→ Texte présenté
====

Selon la jurisprudence de la Cour de cassation, le droit à la preuve ne peut justifier la production d’éléments portant atteinte à la vie personnelle du salarié qu’à la condition que cette production soit nécessaire à l’exercice de ce droit et que l’atteinte soit proportionnée au but poursuivi (Cass. soc., 9 novembre 2016, nº 15-10.203 ; Cass. 1re civ., 25 février 2016, nº 15-12.403).

Ainsi, il a déjà été jugé que l’employeur qui communique à des syndicats des bulletins de paie de salariés sans l’accord des intéressés et sans masquer les informations personnelles porte une atteinte injustifiée à leur vie privée (Cass. soc. 7-11-2018 n° 17-16.799 F-D).

En l’espèce,

Un salarié d’une société de conseil en poste depuis mai 2005, était titulaire de divers mandats de représentant syndical, notamment de délégué syndical CFDT sur l’établissement Île-de-France de la société et de délégué syndical groupe pour la CFDT. Il est l’un des médiateurs de la société.

Il se retrouve pointé du doigt par deux autres syndicats (le syndicat CGT Altran La Défense et le syndicat CGT Altran Sud-Ouest) dans des tracts diffusés auprès du personnel.

De nombreuses publications intitulées « Le Consultant Enchaîné », émanant de la CGT et des tracts visant expressément le délégué syndical ou sa fonction de médiateur le qualifient de « médiator », renvoyant directement à quelque chose qui tue, comme l’amiante ou au médicament, et allèguent l’existence d’une corruption de certains délégués syndicaux en établissant un lien entre, d’une part la signature d’accords collectifs défavorables aux salariés, d’autre part une augmentation de rémunération des représentants syndicaux les ayant signés et l’attribution d’emplois fictifs « médiators ».

====

→ Données
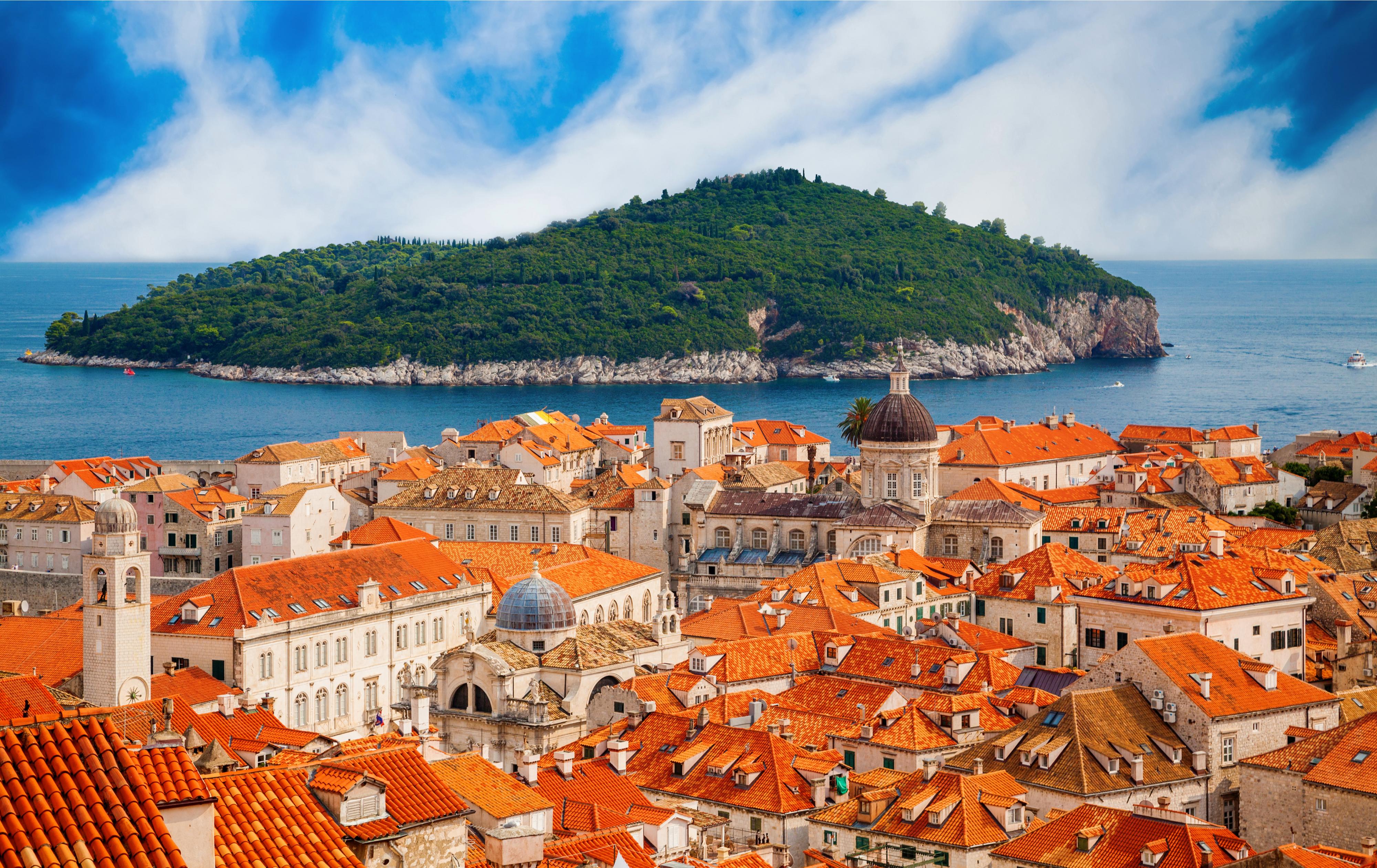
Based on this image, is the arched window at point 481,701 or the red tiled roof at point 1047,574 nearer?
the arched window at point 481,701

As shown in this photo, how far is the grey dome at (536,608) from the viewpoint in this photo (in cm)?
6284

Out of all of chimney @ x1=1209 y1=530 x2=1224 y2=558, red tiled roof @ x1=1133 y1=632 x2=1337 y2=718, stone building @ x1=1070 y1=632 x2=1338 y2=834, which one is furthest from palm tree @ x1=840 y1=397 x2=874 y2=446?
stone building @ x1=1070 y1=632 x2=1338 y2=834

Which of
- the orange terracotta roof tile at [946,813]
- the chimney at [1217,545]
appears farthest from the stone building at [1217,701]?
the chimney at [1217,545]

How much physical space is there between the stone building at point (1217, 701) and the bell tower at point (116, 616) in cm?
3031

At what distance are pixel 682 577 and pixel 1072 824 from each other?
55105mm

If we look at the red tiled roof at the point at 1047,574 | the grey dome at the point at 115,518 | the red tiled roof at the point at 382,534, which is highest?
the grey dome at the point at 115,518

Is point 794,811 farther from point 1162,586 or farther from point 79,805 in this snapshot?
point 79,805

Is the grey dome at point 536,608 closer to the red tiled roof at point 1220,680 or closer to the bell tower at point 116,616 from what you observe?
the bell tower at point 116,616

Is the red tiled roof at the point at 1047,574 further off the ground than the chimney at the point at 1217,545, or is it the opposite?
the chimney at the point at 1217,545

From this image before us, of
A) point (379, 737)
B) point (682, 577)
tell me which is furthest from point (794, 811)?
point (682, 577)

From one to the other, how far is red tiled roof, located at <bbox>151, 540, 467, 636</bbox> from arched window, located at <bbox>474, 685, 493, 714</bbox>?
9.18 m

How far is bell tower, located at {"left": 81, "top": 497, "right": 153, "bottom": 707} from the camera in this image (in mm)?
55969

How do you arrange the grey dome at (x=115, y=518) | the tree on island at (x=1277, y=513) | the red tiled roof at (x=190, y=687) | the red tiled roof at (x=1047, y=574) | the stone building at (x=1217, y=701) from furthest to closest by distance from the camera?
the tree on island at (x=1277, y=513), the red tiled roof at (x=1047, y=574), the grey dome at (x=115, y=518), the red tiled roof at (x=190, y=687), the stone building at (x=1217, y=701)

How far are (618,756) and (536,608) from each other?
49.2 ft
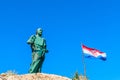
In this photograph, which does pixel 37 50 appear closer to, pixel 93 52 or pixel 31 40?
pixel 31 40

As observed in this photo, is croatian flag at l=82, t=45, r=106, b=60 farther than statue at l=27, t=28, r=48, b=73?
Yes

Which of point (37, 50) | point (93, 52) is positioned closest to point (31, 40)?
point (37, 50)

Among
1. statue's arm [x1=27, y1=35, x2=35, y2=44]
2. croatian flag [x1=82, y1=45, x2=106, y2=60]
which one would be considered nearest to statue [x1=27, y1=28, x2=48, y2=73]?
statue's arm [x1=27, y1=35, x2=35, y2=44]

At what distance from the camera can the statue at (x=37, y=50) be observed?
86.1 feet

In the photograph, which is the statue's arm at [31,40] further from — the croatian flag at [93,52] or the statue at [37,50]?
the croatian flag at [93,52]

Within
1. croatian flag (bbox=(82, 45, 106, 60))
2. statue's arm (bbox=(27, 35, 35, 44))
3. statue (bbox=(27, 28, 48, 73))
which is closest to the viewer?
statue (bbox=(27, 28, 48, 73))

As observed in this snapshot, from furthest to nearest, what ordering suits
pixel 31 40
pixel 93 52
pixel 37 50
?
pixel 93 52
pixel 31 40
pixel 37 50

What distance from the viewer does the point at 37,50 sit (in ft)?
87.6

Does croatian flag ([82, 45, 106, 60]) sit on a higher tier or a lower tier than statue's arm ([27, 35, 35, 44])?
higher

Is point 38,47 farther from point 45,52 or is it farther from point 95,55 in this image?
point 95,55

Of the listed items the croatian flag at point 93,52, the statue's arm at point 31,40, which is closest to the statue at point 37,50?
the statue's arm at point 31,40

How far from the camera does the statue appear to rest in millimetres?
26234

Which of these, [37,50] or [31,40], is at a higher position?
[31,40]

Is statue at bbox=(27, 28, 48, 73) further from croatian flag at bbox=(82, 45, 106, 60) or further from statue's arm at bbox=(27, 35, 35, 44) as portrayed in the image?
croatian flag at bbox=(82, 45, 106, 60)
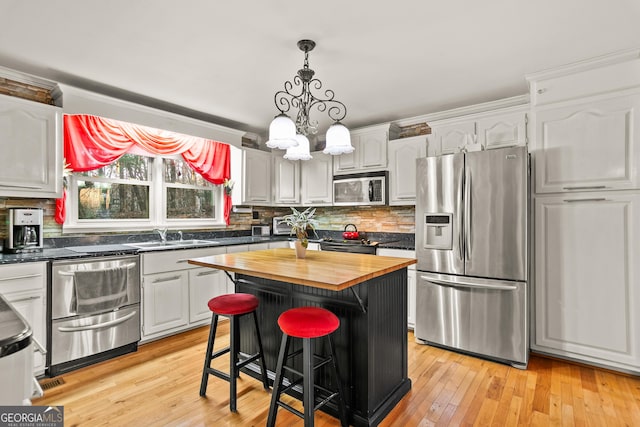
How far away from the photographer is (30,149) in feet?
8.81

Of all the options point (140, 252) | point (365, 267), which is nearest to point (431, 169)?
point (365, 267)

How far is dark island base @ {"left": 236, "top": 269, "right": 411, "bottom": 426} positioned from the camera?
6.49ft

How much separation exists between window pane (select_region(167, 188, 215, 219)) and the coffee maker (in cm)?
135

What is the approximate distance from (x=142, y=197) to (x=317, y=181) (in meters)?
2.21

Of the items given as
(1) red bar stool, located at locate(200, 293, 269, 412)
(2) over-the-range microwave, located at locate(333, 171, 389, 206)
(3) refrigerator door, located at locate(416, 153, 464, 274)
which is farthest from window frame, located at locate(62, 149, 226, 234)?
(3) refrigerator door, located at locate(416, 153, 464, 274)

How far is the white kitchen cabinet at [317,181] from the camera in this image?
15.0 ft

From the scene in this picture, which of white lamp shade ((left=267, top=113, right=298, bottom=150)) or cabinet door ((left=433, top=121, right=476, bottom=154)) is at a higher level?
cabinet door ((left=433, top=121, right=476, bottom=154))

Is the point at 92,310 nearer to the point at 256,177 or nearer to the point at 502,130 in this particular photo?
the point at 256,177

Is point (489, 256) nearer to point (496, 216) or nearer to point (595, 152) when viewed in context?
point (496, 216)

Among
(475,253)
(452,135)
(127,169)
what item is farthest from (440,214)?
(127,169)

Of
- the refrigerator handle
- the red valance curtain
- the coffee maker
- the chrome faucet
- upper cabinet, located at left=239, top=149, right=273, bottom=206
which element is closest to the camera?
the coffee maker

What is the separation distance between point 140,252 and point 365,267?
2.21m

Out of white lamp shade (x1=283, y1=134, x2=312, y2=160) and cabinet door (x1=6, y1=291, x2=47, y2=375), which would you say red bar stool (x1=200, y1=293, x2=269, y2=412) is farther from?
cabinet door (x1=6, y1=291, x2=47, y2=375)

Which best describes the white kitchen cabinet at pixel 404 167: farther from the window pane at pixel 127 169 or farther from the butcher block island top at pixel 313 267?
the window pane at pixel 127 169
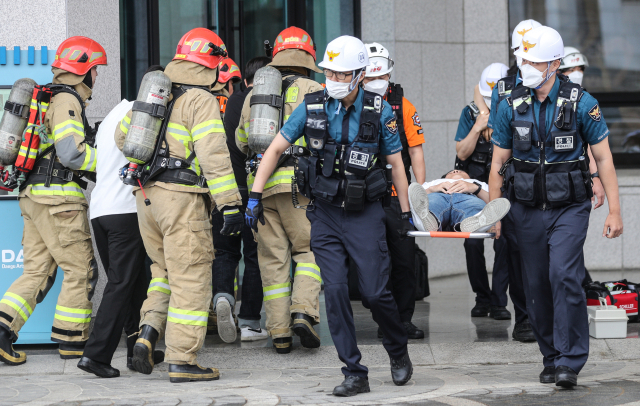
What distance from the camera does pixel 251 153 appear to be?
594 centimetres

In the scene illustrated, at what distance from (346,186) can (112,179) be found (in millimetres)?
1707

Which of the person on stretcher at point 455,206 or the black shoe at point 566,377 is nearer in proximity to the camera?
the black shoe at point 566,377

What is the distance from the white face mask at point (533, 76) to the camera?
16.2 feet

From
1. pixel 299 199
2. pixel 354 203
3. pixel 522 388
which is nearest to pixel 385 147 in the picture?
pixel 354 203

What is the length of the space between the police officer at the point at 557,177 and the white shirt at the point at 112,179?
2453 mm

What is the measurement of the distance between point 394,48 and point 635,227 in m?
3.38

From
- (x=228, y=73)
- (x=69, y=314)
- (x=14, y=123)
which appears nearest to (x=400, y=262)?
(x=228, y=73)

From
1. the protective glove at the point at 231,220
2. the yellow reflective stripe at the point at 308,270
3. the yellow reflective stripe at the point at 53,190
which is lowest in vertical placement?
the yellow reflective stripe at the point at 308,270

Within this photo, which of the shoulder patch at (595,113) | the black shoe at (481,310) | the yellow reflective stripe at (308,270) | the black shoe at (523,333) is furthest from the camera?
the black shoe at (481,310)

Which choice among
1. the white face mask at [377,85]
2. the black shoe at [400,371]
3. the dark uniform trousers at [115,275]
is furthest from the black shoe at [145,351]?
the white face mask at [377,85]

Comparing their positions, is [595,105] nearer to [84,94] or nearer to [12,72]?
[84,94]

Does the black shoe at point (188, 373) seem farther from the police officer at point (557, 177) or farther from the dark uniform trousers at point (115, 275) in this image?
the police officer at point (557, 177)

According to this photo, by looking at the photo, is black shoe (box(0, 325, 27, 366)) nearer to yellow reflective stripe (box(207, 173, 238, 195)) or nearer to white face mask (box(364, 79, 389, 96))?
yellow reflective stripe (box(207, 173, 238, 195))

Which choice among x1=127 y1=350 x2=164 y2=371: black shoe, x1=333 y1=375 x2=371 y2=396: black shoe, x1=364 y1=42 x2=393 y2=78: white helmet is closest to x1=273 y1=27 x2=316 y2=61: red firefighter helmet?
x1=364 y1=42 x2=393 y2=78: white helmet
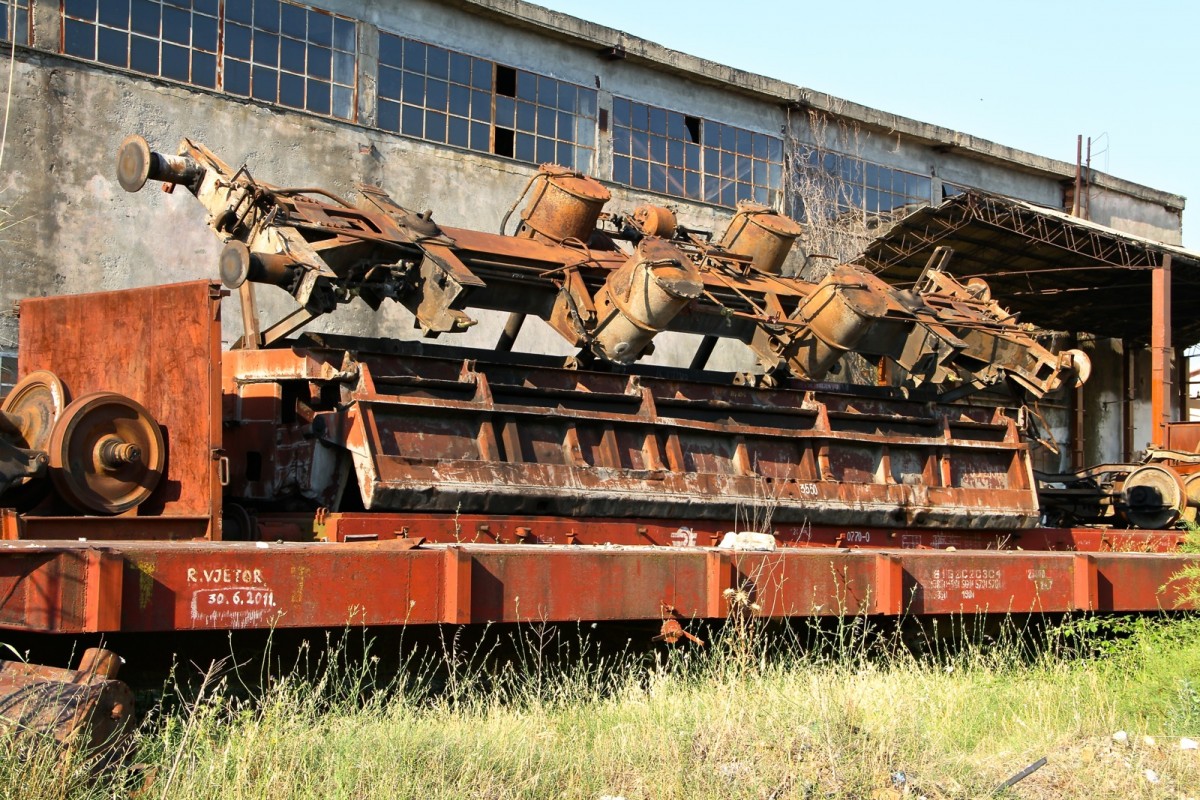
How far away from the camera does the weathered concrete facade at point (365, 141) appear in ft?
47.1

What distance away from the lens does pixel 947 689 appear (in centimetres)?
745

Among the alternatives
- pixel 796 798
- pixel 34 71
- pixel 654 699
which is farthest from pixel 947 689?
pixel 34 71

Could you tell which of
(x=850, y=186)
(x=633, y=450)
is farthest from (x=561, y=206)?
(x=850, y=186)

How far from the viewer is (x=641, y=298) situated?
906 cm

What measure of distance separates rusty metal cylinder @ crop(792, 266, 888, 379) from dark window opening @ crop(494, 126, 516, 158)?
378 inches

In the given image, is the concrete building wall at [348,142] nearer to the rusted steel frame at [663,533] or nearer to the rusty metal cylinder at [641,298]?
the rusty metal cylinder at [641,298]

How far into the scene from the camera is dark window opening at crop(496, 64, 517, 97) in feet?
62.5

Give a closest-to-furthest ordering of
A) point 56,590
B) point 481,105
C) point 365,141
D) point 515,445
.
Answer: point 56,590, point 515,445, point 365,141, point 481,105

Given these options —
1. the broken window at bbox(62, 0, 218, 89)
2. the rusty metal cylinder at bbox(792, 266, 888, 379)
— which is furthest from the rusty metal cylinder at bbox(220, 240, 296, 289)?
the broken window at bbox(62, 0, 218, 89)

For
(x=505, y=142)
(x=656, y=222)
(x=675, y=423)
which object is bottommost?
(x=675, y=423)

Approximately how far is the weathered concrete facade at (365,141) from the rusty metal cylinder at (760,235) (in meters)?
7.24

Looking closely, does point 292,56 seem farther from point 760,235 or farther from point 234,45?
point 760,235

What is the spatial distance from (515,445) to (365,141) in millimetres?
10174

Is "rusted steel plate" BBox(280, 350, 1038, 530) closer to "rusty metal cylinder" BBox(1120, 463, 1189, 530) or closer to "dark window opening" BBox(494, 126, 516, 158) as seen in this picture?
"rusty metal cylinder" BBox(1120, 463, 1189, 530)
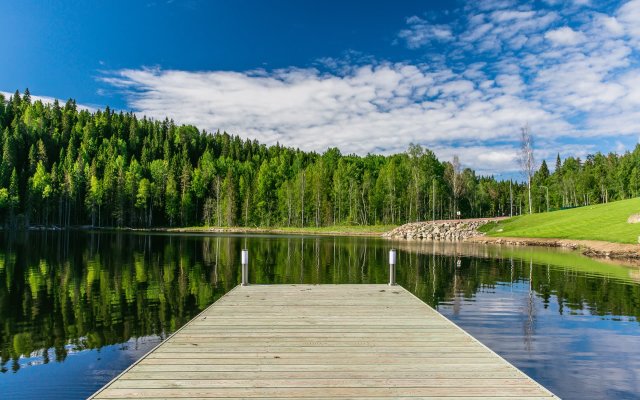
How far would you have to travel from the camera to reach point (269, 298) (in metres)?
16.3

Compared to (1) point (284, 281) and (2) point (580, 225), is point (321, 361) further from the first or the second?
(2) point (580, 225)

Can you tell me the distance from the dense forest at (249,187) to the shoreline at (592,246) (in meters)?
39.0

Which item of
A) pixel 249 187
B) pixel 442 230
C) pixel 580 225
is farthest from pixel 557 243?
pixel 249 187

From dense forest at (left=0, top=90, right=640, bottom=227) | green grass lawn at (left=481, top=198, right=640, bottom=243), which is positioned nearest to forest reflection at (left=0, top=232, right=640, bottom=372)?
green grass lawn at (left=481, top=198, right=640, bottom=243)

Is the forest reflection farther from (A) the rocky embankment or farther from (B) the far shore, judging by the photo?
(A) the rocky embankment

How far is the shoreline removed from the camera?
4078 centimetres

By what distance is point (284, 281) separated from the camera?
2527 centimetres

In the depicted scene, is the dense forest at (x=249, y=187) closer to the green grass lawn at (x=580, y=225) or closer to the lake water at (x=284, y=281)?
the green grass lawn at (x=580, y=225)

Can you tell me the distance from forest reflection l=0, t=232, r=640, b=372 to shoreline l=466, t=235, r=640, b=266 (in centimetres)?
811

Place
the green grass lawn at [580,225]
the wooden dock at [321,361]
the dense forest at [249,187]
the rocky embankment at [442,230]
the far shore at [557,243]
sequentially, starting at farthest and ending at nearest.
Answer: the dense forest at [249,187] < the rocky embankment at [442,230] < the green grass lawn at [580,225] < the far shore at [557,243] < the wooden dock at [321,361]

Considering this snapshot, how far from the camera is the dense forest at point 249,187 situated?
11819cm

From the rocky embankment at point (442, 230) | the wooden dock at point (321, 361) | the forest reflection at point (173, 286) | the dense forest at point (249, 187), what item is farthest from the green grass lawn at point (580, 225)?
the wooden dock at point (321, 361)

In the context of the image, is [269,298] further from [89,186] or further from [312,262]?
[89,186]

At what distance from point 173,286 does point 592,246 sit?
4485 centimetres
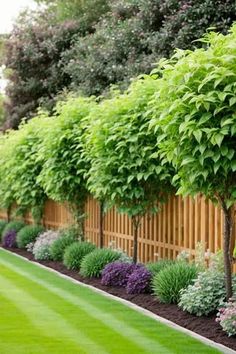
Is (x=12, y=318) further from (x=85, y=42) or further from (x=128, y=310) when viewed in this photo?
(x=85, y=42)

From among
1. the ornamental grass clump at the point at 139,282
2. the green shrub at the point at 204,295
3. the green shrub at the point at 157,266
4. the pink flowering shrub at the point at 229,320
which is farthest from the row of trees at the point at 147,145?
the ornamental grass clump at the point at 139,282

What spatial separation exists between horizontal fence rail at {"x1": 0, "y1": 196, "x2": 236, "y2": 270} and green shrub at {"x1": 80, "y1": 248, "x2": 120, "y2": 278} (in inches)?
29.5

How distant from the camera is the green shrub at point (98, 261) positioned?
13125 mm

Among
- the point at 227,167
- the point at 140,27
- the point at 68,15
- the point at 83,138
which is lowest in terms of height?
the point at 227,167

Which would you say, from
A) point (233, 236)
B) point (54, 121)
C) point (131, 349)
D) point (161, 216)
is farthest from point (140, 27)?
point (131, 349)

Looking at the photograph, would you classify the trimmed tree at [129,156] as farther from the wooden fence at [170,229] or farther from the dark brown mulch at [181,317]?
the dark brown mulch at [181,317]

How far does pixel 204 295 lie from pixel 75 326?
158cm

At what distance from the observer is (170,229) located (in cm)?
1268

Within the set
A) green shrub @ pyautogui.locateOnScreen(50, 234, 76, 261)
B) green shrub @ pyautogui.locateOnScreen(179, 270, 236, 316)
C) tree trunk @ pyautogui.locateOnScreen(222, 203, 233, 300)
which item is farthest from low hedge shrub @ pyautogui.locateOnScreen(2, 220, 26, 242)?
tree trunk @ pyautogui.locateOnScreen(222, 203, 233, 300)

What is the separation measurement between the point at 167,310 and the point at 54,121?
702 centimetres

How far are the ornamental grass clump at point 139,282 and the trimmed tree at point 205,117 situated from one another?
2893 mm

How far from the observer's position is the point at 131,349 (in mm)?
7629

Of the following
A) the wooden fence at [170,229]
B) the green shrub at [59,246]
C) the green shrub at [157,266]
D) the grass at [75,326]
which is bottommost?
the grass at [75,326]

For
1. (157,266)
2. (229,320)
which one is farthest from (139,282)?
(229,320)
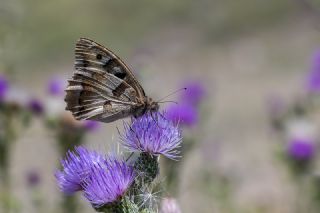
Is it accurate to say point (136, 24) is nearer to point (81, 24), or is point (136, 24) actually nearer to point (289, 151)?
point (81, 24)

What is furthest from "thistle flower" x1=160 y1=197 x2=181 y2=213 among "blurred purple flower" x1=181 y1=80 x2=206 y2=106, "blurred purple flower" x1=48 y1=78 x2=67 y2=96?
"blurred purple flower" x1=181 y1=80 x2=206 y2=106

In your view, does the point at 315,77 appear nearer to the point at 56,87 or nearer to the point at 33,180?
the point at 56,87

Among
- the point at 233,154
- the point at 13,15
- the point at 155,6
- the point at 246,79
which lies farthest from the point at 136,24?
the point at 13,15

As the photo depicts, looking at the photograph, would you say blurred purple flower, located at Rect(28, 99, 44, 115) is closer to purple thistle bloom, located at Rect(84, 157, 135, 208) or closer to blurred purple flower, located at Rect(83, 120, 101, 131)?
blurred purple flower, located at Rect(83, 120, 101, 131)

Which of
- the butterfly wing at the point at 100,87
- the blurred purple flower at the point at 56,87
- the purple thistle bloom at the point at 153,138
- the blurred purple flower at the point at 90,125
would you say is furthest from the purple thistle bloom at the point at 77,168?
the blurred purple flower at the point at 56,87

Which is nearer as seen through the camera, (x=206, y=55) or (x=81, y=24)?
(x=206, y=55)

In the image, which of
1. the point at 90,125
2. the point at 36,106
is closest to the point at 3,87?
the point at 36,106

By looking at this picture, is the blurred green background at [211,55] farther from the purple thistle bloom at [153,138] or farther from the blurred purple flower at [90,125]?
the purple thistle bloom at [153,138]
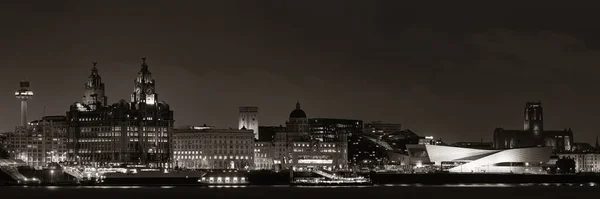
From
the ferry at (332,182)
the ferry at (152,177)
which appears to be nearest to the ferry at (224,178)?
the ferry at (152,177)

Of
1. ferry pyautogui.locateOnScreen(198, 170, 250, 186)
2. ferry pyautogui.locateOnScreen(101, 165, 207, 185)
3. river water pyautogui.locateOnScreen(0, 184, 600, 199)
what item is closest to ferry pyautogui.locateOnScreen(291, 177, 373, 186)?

====

→ Tâche à réaliser
D'après le texte présenté, quel titre portent les nombreuses publications émanant de la CGT ? Appuyez-vous uniquement sur le texte présenté.

→ Réponse attendue
« Le Consultant Enchaîné ».